**Brief 1:** List every band that the text on the punk band Gatillazo names.
**Brief 2:** Write a continuation of the text on the punk band Gatillazo, beginning right after its final sentence.

**Text section:**
———

Gatillazo is a Spanish punk band formed in the Basque Country in 2005 by the former La Polla Records singer Evaristo Páramos.

Background 
After La Polla Records disbanding in 2003, Evaristo formed the band The Kagas with other musicians of the Basque punk scene. After releasing one album, the band was reformed as The Meas in 2004, and released one album as well. In 2005, Evaristo created Gatillazo with former members of La Polla, the guitarist Txiki and the drummer Tripi and other punk musicians from Spain.

In 2005, the band released their debut album to the Oihuka label, although it did not sell as well. Then, in 2007, the band released Dianas Legales, it was Gatillazo's most successful album, toured through by Europe and Latin America between 2007 and 2008.

———

**Information provided:**
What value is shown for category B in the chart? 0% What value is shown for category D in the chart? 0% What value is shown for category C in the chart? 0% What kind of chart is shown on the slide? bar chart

———

**Expected answer 1:** Gatillazo, La Polla Records, The Kagas, The Meas

**Expected answer 2:**
Then in 2008, Gatillazo released their third studio album Sex Pastels with a DVD by a jam session, with songs from La Polla Records, The Kagas and own songs.

On April 2, 2013, the band's fifth album Siglo XXI was released.

Members 
Current Line-Up
Evaristo Páramos – vocals (2005-)
Txiki – guitar (2005-)
Tripi - drums (2005-)
Butonbiko - bass (2008-)
Angel – guitar (2009-)

Former members
Osoron – guitar (2005–2008)
Xabi – bass (2005–2006)
Mikel – bass (2006–2008)

Discography
Gatillazo (2005)
Dianas Legales (2007)
Sex Pastels (2008) CD+DVD
Sangre y Mierda (2011)
Siglo XXI (2013)
Cómo Convertirse en Nada (2016)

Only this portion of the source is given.